Сон. (?) Не знаю, можно ли назвать это сном. Скорей это джемсовское “присутствие”, соединившееся с зрительной и осязательной галлюцинацией. (Тут я поняла всю неуместность и даже кощунственность этого психиатрического термина там, где речь идет о встрече с Наташей.) На рассвете, когда в нашей занавешенной комнате так темно, что не отличишь одного лица от другого, кто-то легко раза три дотронулся до моего плеча, как это делают, когда будят очень осторожно. Я подумала, что это Нина. И спросила, открывши глаза: “Что ты, Нина?” – И услышала ответ: “Это я”. И увидела Наташу, окутанную во что-то легкое, дымчато-серое, похожее на облако. Лицо же было очень светлое, озаренное ее чудесной улыбкой. И на целый день хватило благодарного и освежающего душу впечатления этой встречи. И то местечко на плече, где коснулась ее пробуждающая меня рука, до сих пор хранит как бы печать ее прикосновения.

76 тетрадь

29.8-17.9.1944

1 сентября. Тарасовская квартира
  • Небо точно в перьях голубиных,
  • В сизых неподвижных облаках
Мирович (томилинского года)

Сейчас спросила себя, зачем нужно мне отмечать место, где я пишу, кусочек природы, какой я вижу из окна, а в последнее время – еще эпиграфы. Вероятно, это попытки зашифровать (конечно, только для себя) весь комплекс того мгновения, в какое берешься за тетрадь. Перечитывая эти строки, в соответствующем комплексе вдруг оживляешь все содержание зафиксированного в двух-трех аспектах жизненного потока, который несет тебя через преходящее к вечному.

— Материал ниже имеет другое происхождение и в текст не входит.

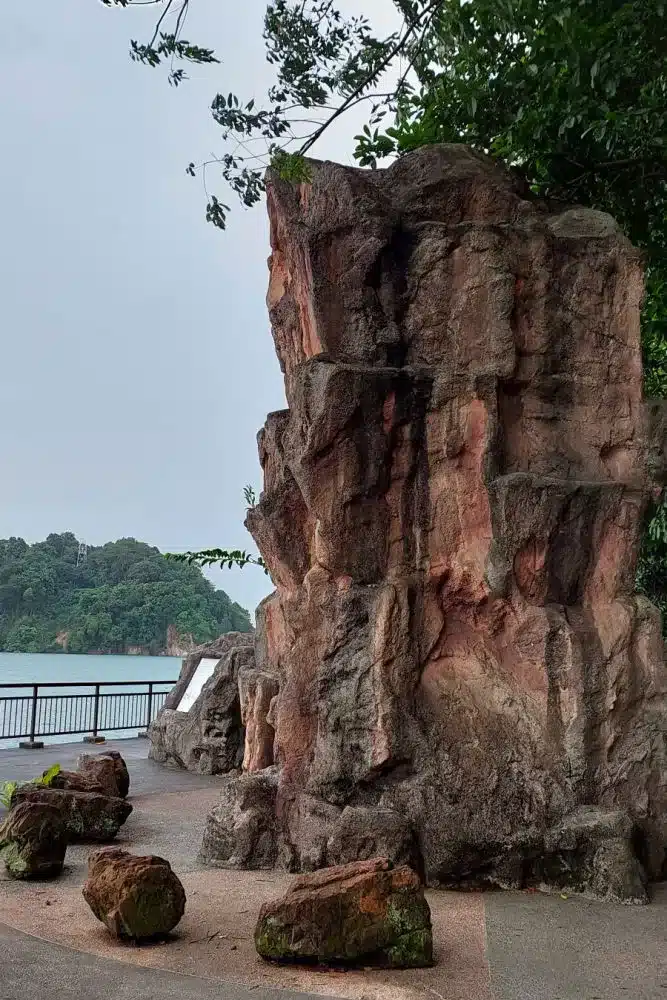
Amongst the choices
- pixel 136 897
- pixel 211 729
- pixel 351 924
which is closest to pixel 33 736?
pixel 211 729

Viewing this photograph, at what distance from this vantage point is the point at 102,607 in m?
47.4

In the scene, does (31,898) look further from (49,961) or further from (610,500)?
(610,500)

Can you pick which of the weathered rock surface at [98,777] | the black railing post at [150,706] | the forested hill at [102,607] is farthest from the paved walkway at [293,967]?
the forested hill at [102,607]

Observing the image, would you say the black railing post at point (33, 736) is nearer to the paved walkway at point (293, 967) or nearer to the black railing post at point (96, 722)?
the black railing post at point (96, 722)

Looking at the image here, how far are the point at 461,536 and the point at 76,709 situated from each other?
Answer: 11577mm

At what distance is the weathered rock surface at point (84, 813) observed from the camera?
7817 millimetres

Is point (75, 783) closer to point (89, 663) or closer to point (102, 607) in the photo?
point (89, 663)

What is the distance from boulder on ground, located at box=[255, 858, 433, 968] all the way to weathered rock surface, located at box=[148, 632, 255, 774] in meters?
8.15

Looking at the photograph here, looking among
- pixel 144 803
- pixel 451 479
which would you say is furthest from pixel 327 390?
pixel 144 803

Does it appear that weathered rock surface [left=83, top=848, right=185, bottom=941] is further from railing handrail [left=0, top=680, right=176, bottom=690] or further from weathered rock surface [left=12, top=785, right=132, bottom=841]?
railing handrail [left=0, top=680, right=176, bottom=690]

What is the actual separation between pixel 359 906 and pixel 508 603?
10.6 ft

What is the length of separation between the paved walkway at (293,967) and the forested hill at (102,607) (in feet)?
129

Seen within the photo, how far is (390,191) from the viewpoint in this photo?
8641 millimetres

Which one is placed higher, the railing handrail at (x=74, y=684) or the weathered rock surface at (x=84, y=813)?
the railing handrail at (x=74, y=684)
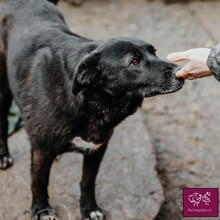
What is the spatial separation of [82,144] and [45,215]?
76 centimetres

Как ангелы-хранители, перенесли в эти дни мою ослабевшую душу через “огненную реку” искусительного стремления к небытию три человека: Ольга – тем, что изо дня в день встречала мою мрачную фигуру с распростертыми объятиями. Таня (Усова) – вместе с ее матерью, окружившие мой ночлег у них таким теплом, такой детальной заботливостью, которая напомнила мне далекие годы моих приездов в Воронеж, в материнский дом, где мать не давала мне самой постелить мою постель и крестила мою подушку и ставила на ночь сифон с содовой водой. И наливала чернила в чернильницу (“Вава любит содовую воду”, “Вава любит по ночам писать”, “Вава любит, чтобы подушки были высоко”). Впервые за много ночей последнего времени в эту ночь под усовским кровом я засыпала вне власти беса, заведующего жилплощадными мыслями и чувствами. Третий мой ангел-хранитель над огненным потоком этих дней была Е. П. Калмыкова, которая “проплакала” весь день, получивши письмо о том, что я закончу мои дни в инвалидном доме. При свидании она согласилась со мной, что это будет для меня лучше, чем насильственное, то есть через силу для Тарасовых, водворение мое в их быт, за ширмы их столовой. Но слезы ее упали целебным бальзамом на места, обожженные морозом междупланетных пространств. А на одном из хрупких мостков через огненный поток Юра (Тарасов), которого я попросила приехать по поводу все той же гнусной жилплощади, протянул мне руку, и я крепко оперлась на нее и благополучно перешла через мосток. И он снял с меня непосильное бремя переговоров с Аллой.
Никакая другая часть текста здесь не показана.